Published Jan. 25, 2006 |
My advice: Ignore the new
gadgets
What do you do when you are confronted with a new gadget?
I try to ignore it, hoping it will go away. That was my reaction
when I was forced to change from a manual typewriter to an electric
because that was all that was available in my new workplace.
When I began working from home again, I kept my old faithful
manual but purchased an IBM Selectric II. Then along came computers
and I went through the same battle. I still use the Selectric
for first drafts but begrudgingly transfer the finished product
to the computer.
Many writers have an emotional attachment to typewriters.
Morley Saffer of "60 Minutes" sticks with a manual
Royal typewriter. He can mark-up his copy and he believes "it
has some relationship to my humanity. It's got character, personality."
Novelist John Updike uses an old manual Olivetti. Poet John Ashberry
composes his verse on a very old, circa 1930 Royal. Terrence
McNally says, "You have to go to the typewriter, that's
all you have to do. I have a word processor now, and you turn
it on and something happens after a while, and that's all writing
is to me. If I don't go to the typewriter I don't write."
The link my big red typewriter has to my mind is strong and
if I hear a sound from it that might be trouble I panic. And
for good reason. Recently I read an article declaring typewriter
repair shops were clinging on the edge of survival! I knew that
was true locally because annually I had taken my machine for
a check-up. Now there is no place left to take it.

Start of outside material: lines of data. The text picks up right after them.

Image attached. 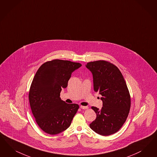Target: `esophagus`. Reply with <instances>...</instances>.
<instances>
[{
  "label": "esophagus",
  "mask_w": 157,
  "mask_h": 157,
  "mask_svg": "<svg viewBox=\"0 0 157 157\" xmlns=\"http://www.w3.org/2000/svg\"><path fill=\"white\" fill-rule=\"evenodd\" d=\"M80 108H81V109H84V110H85V109H88V107L80 106Z\"/></svg>",
  "instance_id": "1"
}]
</instances>
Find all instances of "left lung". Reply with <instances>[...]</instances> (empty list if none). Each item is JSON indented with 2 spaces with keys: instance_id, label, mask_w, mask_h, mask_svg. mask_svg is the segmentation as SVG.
<instances>
[{
  "instance_id": "left-lung-1",
  "label": "left lung",
  "mask_w": 157,
  "mask_h": 157,
  "mask_svg": "<svg viewBox=\"0 0 157 157\" xmlns=\"http://www.w3.org/2000/svg\"><path fill=\"white\" fill-rule=\"evenodd\" d=\"M86 66L92 74L94 90L101 95L103 102L100 110L91 107L96 118L90 127L101 135H110L119 131L129 113L131 97L126 82L118 68L109 62H91Z\"/></svg>"
}]
</instances>
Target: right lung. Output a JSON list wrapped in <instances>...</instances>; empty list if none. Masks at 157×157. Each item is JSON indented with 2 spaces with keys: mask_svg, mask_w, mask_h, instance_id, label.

One repairman said, "It's a dying field. People want
to do things faster now." Another said, "Some drag
their old typewriters in to be fixed because their computer is
down." Now parts are hard to find and the few repairmen
left who understand typewriters do it more as a hobby than a
business.
Typewriter history began when an Englishman filed a patent
for a typewriter in 1714. He described it "an artificial
machine or method for the impressing or transcribing of letters
singly or progressively one after another, as in writing... so
neat and exact as not to be distinguished from print." Henry
Miller had a fine idea but took it no further. In following years
other inventors filed patents for such a machine but nothing
developed.
Christopher Latham Sholes of Milwaukee, WI, poet, inventor,
newspaperman and Christian, made the break-through because of
his concern for his pastor. There was an epidemic raging in his
town and the minister had little time to write a sermon because
of caring for the sick and dying. When Sholes wondered why there
wasn't a quicker way of writing, a friend challenged him to come
up with a machine.
After months of work he patented a writing device. Sholes
gathered a group of friends to watch him tap out in capital letters,
C. LATHAM SHOLES SEPTEMBER 1867. That machine became the basis
for the first commercially produced machine, the Sholes &
Glidden Type Writer in 1874. Later that same year gun manufacturer
Remington shipped its first "Type Writer" also based
on Sholes' invention. From 1880 to 1920 the competition among
typewriter manufacturers was fierce.
Typewriters changed in appearance but the "qwerty keyboard"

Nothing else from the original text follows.